Exercise requirements: For the records below, print the lines from the line with "scientific name: Lynx rufus" through the line with "South Africa, site D05, 2017-09-27 15:16:38." exactly as written; include both end lines and exclude the rest.

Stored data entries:
____________

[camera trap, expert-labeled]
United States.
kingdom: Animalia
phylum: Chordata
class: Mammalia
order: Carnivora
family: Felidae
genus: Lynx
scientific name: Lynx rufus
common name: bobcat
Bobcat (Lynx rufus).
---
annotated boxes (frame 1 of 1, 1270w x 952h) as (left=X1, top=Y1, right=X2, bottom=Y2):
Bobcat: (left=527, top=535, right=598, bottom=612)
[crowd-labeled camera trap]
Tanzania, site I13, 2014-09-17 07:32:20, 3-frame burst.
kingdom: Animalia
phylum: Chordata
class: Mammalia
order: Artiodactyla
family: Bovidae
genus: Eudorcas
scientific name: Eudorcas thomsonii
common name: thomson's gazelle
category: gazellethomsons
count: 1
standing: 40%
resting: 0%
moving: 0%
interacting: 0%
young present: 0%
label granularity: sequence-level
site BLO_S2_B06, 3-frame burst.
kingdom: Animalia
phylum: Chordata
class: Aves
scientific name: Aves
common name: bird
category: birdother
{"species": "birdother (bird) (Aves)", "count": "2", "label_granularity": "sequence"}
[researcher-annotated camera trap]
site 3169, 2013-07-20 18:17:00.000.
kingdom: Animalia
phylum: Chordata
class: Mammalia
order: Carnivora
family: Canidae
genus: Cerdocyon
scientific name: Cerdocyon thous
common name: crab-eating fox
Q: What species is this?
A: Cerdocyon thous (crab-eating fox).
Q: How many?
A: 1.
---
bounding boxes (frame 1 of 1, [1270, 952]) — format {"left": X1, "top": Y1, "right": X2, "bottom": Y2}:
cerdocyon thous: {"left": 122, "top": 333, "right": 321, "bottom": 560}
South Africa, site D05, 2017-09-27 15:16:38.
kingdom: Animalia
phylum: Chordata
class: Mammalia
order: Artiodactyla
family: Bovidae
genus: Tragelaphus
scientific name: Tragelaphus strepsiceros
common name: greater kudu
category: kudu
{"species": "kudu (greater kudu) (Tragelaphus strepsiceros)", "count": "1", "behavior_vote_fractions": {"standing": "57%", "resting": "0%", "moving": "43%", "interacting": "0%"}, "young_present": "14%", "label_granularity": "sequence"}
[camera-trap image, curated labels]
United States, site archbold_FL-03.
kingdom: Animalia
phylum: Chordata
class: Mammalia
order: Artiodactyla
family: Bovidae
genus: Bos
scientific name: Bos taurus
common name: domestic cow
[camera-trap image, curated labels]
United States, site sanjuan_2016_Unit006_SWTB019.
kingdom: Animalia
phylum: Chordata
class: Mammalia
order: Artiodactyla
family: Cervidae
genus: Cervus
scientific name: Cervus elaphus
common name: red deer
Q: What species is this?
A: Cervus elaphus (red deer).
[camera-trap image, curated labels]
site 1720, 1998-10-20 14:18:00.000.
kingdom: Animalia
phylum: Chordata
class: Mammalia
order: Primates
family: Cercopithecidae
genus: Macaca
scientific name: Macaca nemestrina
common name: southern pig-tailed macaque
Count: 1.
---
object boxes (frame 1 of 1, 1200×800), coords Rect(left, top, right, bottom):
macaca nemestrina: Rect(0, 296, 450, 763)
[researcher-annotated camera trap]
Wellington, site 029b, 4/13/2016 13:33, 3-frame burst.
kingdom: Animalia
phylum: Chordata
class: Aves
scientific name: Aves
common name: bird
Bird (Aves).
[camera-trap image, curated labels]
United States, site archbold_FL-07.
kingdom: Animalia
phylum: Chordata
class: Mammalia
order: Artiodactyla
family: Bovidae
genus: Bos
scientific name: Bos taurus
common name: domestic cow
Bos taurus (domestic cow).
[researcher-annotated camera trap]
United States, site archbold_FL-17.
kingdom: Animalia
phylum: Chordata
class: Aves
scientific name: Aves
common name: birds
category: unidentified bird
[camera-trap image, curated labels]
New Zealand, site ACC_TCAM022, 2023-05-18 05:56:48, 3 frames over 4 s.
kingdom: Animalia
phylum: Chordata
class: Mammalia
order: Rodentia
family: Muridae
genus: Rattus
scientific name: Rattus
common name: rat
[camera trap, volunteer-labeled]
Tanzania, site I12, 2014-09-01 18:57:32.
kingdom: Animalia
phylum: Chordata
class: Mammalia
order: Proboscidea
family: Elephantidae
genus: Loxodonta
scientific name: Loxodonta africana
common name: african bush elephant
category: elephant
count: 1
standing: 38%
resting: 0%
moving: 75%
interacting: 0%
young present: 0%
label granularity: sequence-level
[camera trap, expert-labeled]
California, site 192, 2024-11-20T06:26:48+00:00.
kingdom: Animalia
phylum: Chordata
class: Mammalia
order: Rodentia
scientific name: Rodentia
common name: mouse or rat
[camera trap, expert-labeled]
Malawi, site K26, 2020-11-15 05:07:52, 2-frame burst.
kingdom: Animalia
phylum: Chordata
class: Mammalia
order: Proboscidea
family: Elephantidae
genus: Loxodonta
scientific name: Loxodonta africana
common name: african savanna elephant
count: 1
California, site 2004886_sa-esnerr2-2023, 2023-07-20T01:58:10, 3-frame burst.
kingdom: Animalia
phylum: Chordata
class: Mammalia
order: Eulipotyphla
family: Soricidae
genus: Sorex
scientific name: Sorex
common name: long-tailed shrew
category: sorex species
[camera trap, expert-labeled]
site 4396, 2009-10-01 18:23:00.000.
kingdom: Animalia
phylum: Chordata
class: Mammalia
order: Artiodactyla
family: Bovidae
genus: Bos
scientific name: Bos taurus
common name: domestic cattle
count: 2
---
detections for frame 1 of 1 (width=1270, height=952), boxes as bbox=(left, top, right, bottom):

____________

Expected output:
scientific name: Lynx rufus
common name: bobcat
Bobcat (Lynx rufus).
---
annotated boxes (frame 1 of 1, 1270w x 952h) as (left=X1, top=Y1, right=X2, bottom=Y2):
Bobcat: (left=527, top=535, right=598, bottom=612)
[crowd-labeled camera trap]
Tanzania, site I13, 2014-09-17 07:32:20, 3-frame burst.
kingdom: Animalia
phylum: Chordata
class: Mammalia
order: Artiodactyla
family: Bovidae
genus: Eudorcas
scientific name: Eudorcas thomsonii
common name: thomson's gazelle
category: gazellethomsons
count: 1
standing: 40%
resting: 0%
moving: 0%
interacting: 0%
young present: 0%
label granularity: sequence-level
site BLO_S2_B06, 3-frame burst.
kingdom: Animalia
phylum: Chordata
class: Aves
scientific name: Aves
common name: bird
category: birdother
{"species": "birdother (bird) (Aves)", "count": "2", "label_granularity": "sequence"}
[researcher-annotated camera trap]
site 3169, 2013-07-20 18:17:00.000.
kingdom: Animalia
phylum: Chordata
class: Mammalia
order: Carnivora
family: Canidae
genus: Cerdocyon
scientific name: Cerdocyon thous
common name: crab-eating fox
Q: What species is this?
A: Cerdocyon thous (crab-eating fox).
Q: How many?
A: 1.
---
bounding boxes (frame 1 of 1, [1270, 952]) — format {"left": X1, "top": Y1, "right": X2, "bottom": Y2}:
cerdocyon thous: {"left": 122, "top": 333, "right": 321, "bottom": 560}
South Africa, site D05, 2017-09-27 15:16:38.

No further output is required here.